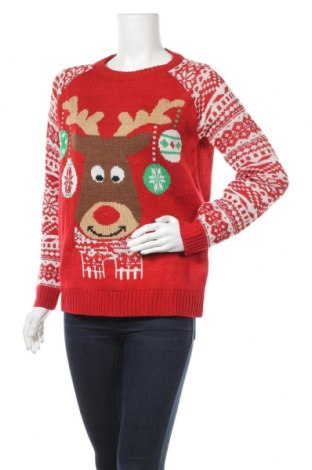 Γυναικείο πουλόβερ, Μέγεθος XS, Χρώμα Κόκκινο, 100%ακρυλικό, Τιμή 5,91€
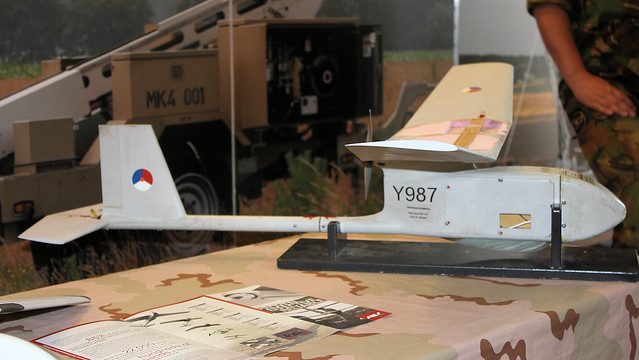 Y-987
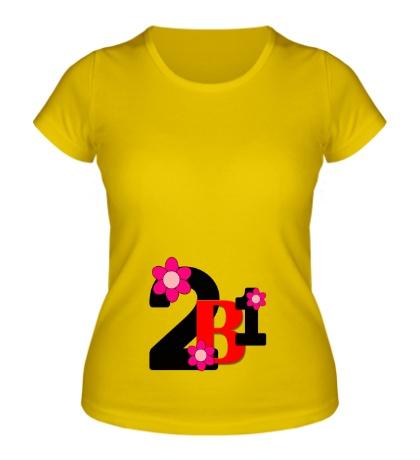 Женская футболка 2 в 1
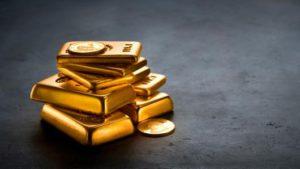 Vraag naar fysiek goud op laagste punt sinds uitbreken kredietcrisis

■ **Exercise objective**
Without including any pictures, copy every line above exactly.

■ **Problem solution**
 Γυναικείο πουλόβερ, Μέγεθος XS, Χρώμα Κόκκινο, 100%ακρυλικό, Τιμή 5,91€
 Y-987
 Женская футболка 2 в 1
 Vraag naar fysiek goud op laagste punt sinds uitbreken kredietcrisis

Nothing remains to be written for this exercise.